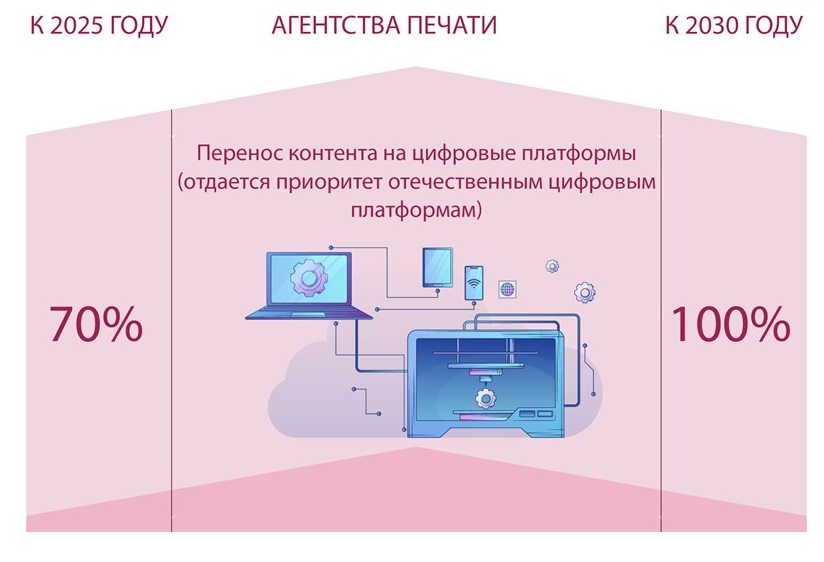 К 2025 ГОДУ

АГЕНТСТВА ПЕЧАТИ

К 2030 ГОДУ

Перенос контента на цифровые платформы (отдается приоритет отечественным цифровым платформам)

70%

100%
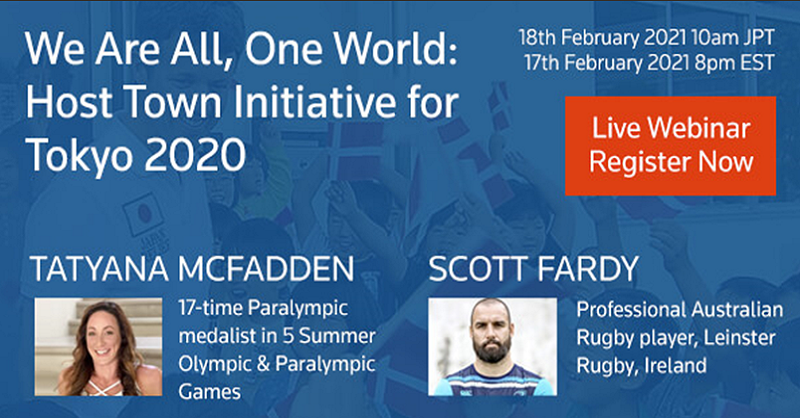 We Are All, One World: Host Town Initiative for Tokyo 2020

18th February 2021 10am JPT
17th February 2021 8pm EST

Live Webinar
Register Now

TATYANA MCFADDEN

17-time Paralympic medalist in 5 Summer Olympic & Paralympic Games

SCOTT FARDY

Professional Australian Rugby player, Leinster Rugby, Ireland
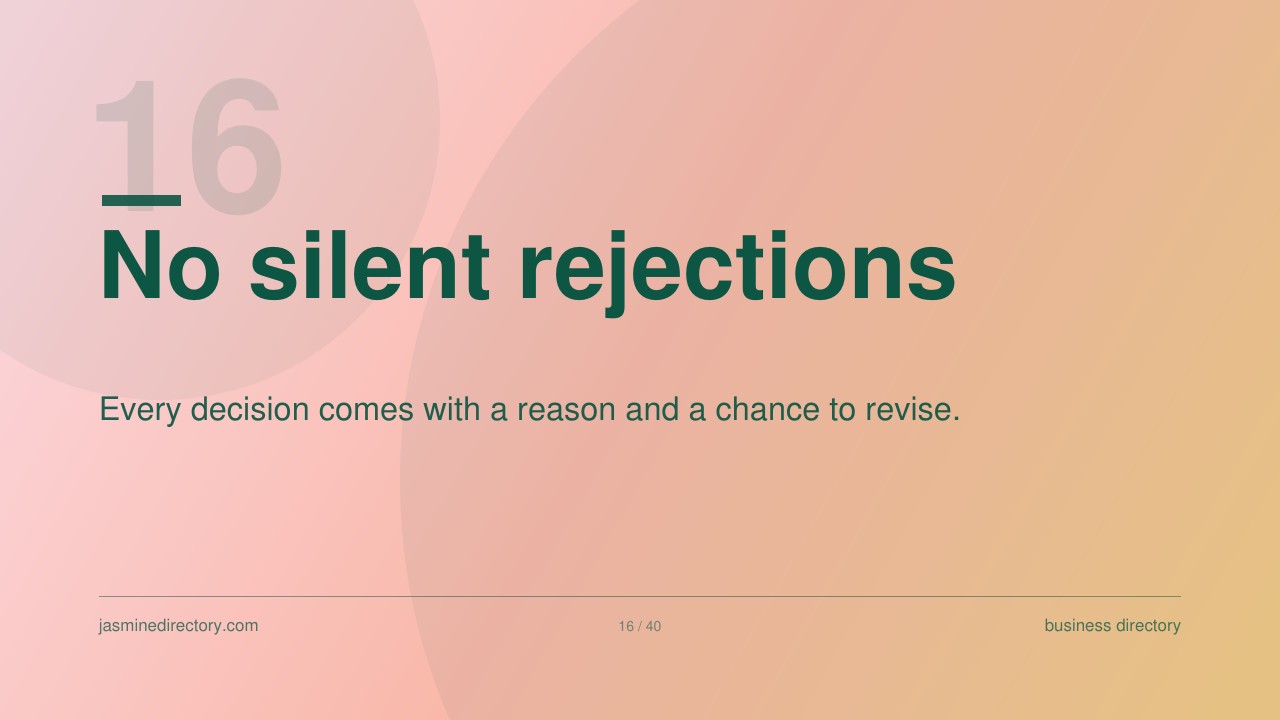 16

No silent rejections

Every decision comes with a reason and a chance to revise.

jasminedirectory.com

16 / 40

business directory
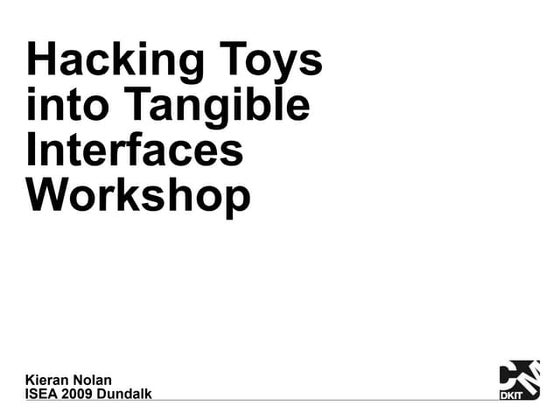 Hacking Toys into Tangible Interfaces Workshop

Kieran Nolan
ISEA 2009 Dundalk

DKIT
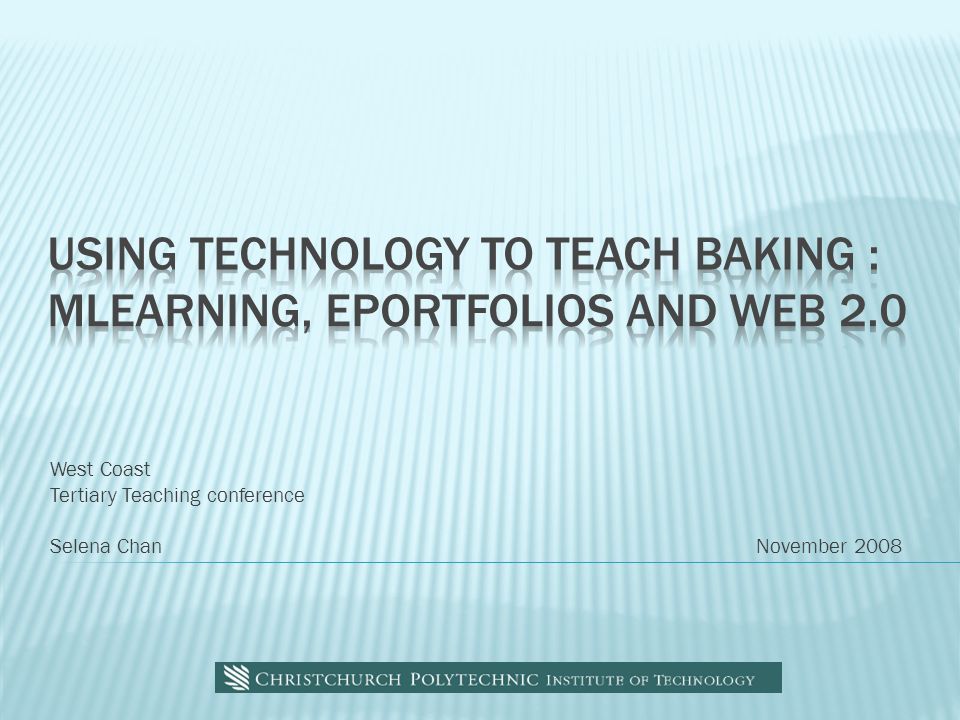 USING TECHNOLOGY TO TEACH BAKING : MLEARNING, EPORTFOLIOS AND WEB 2.0

West Coast
Tertiary Teaching conference

Selena Chan

November 2008

CHRISTCHURCH POLYTECHNIC INSTITUTE OF TECHNOLOGY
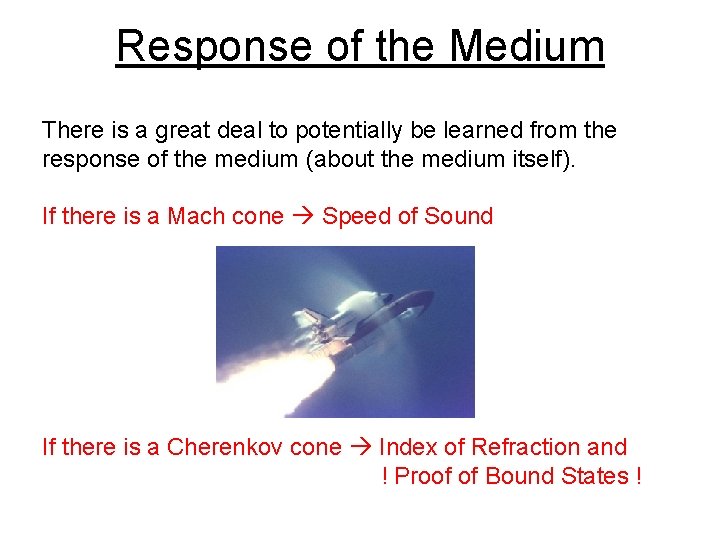 Response of the Medium

There is a great deal to potentially be learned from the response of the medium (about the medium itself).

If there is a Mach cone → Speed of Sound

If there is a Cherenkov cone → Index of Refraction and
! Proof of Bound States !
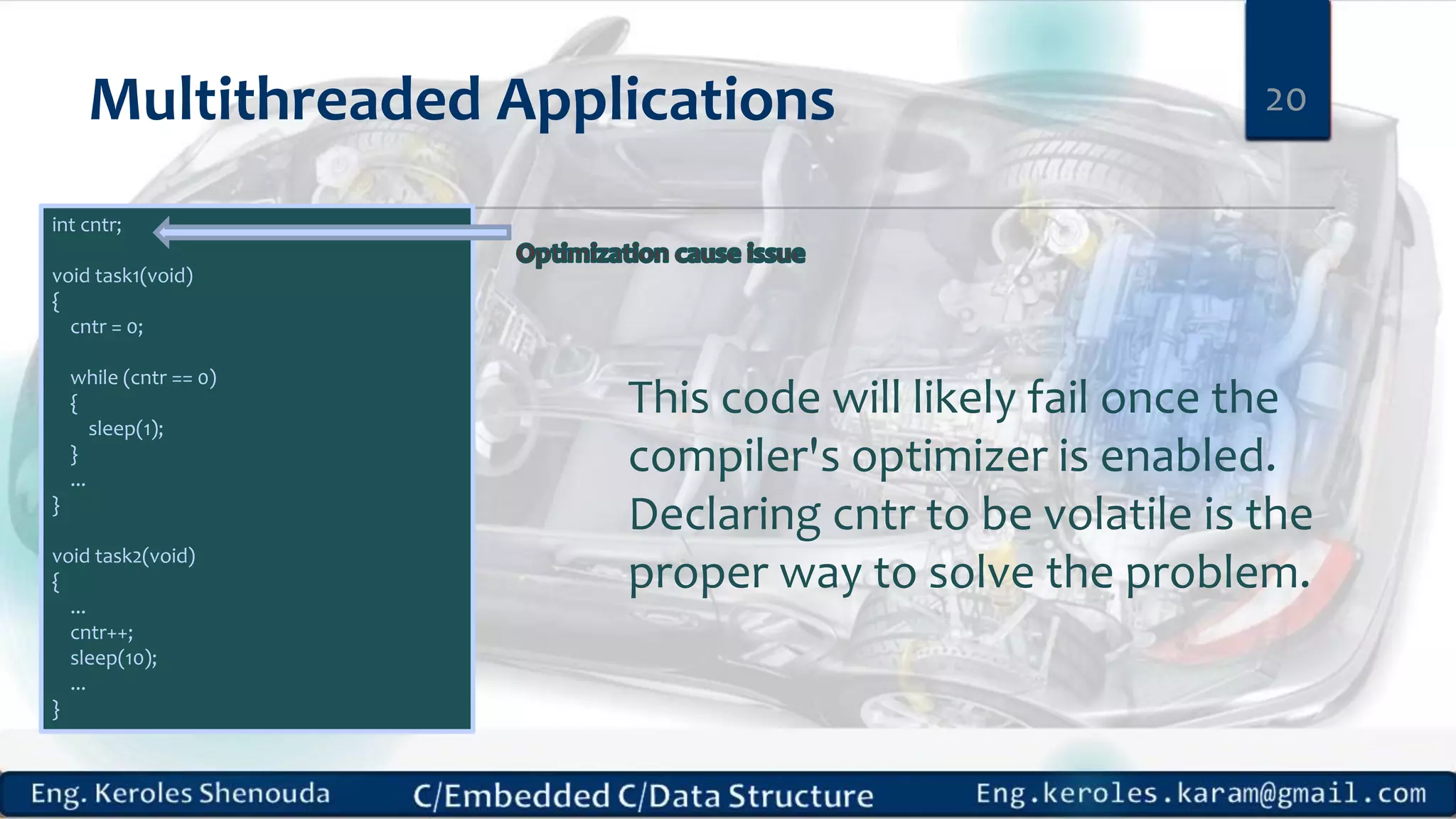 Multithreaded Applications

20

int cntr;

void task1(void)
{
cntr = 0;

while (cntr == 0)
{
sleep(1);
}
...
}

void task2(void)
{
...
cntr++;
sleep(10);
...
}

Optimization cause issue

This code will likely fail once the compiler's optimizer is enabled. Declaring cntr to be volatile is the proper way to solve the problem.

Eng. Keroles Shenouda C/Embedded C/Data Structure Eng.keroles.karam@gmail.com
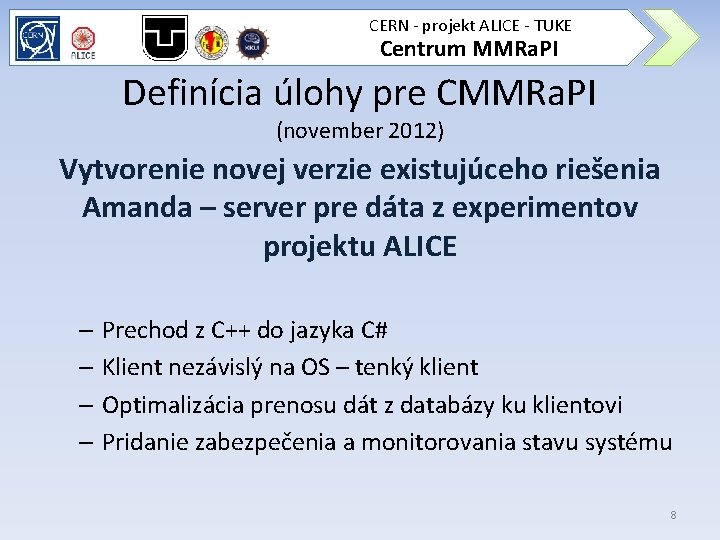 CERN

ALICE

CERN - projekt ALICE - TUKE
Centrum MMRaPI

Definícia úlohy pre CMMRaPI
(november 2012)

Vytvorenie novej verzie existujúceho riešenia Amanda – server pre dáta z experimentov projektu ALICE

– Prechod z C++ do jazyka C#
– Klient nezávislý na OS – tenký klient
– Optimalizácia prenosu dát z databázy ku klientovi
– Pridanie zabezpečenia a monitorovania stavu systému

8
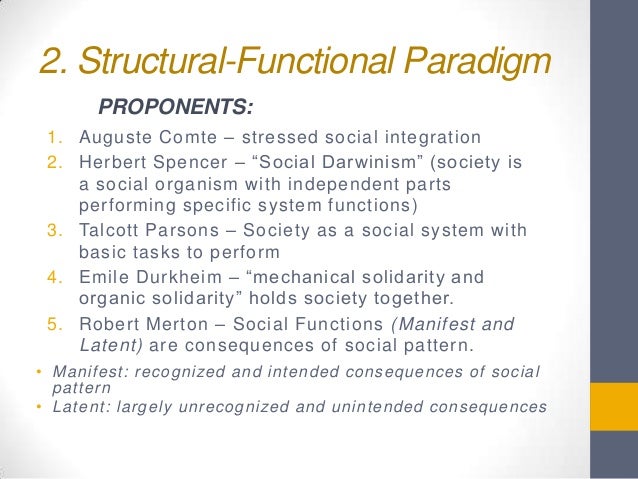 2. Structural-Functional Paradigm

PROPONENTS:

1. Auguste Comte – stressed social integration
2. Herbert Spencer – “Social Darwinism” (society is a social organism with independent parts performing specific system functions)
3. Talcott Parsons – Society as a social system with basic tasks to perform
4. Emile Durkheim – “mechanical solidarity and organic solidarity” holds society together.
5. Robert Merton – Social Functions (Manifest and Latent) are consequences of social pattern.

• Manifest: recognized and intended consequences of social pattern
• Latent: largely unrecognized and unintended consequences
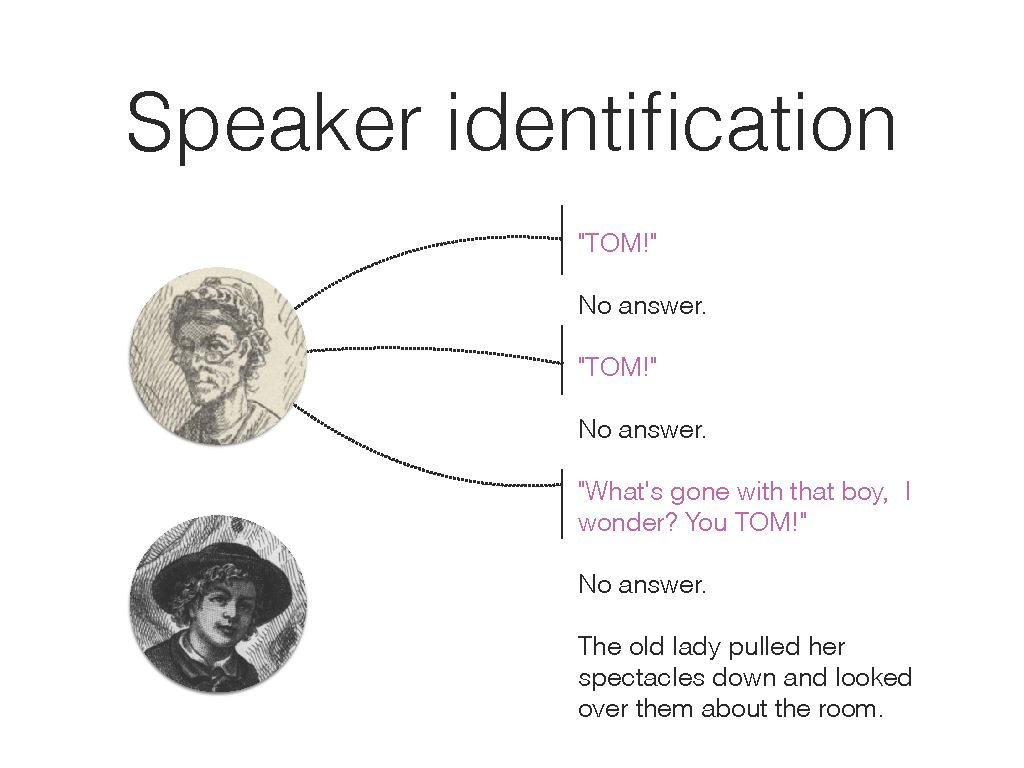 Speaker identification

"TOM!"

No answer.

"TOM!"

No answer.

"What's gone with that boy, I wonder? You TOM!"

No answer.

The old lady pulled her spectacles down and looked over them about the room.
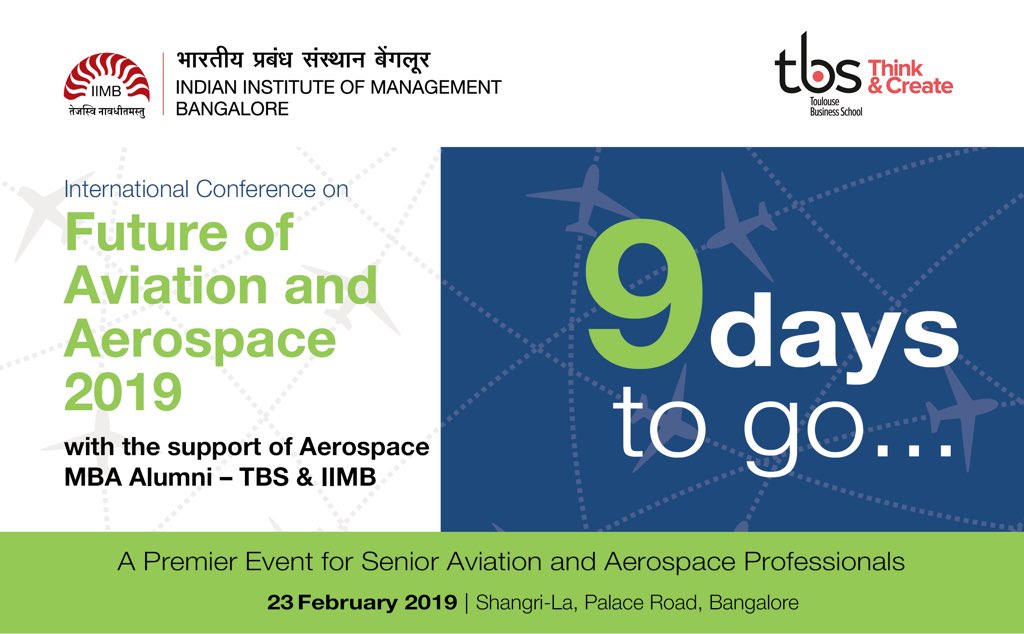 IIMB
तेजस्वि नावधीतमस्तु
भारतीय प्रबंध संस्थान बेंगलूर
INDIAN INSTITUTE OF MANAGEMENT
BANGALORE

tbs Think & Create
Toulouse Business School

International Conference on
Future of Aviation and Aerospace 2019
with the support of Aerospace MBA Alumni – TBS & IIMB

9 days to go...

A Premier Event for Senior Aviation and Aerospace Professionals
23 February 2019 | Shangri-La, Palace Road, Bangalore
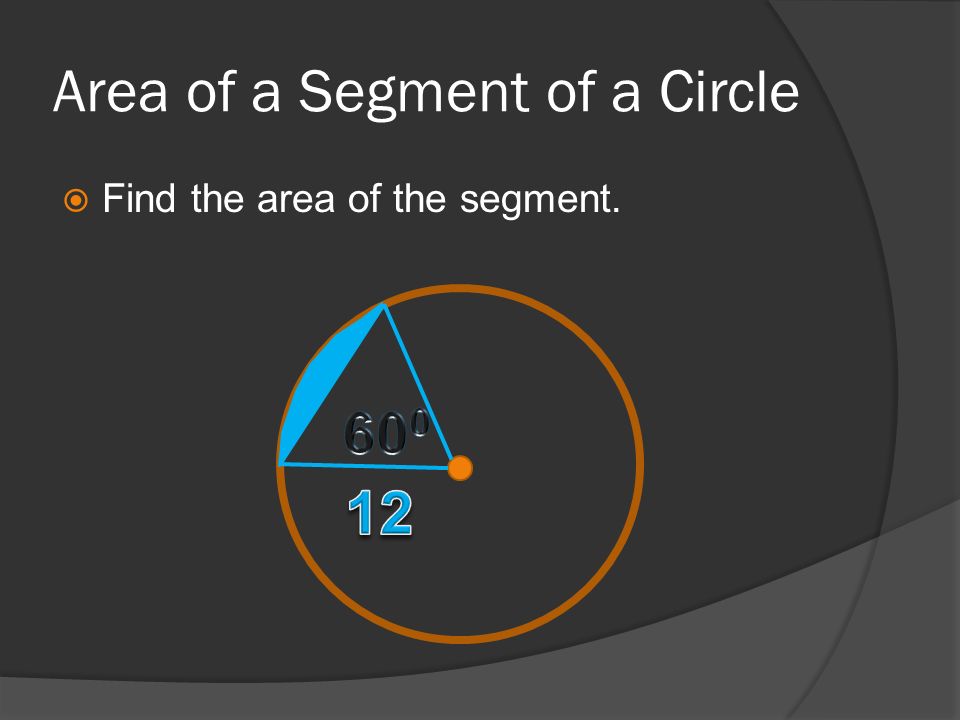 Area of a Segment of a Circle

Find the area of the segment.

$60^0$

12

## ACTIVITY
From the line that contains "with the support" down to the final line of the entries above, please copy each line exactly, excluding pictures.

## THE ANSWER
with the support of Aerospace MBA Alumni – TBS & IIMB

9 days to go...

A Premier Event for Senior Aviation and Aerospace Professionals
23 February 2019 | Shangri-La, Palace Road, Bangalore
 Area of a Segment of a Circle

Find the area of the segment.

$60^0$

12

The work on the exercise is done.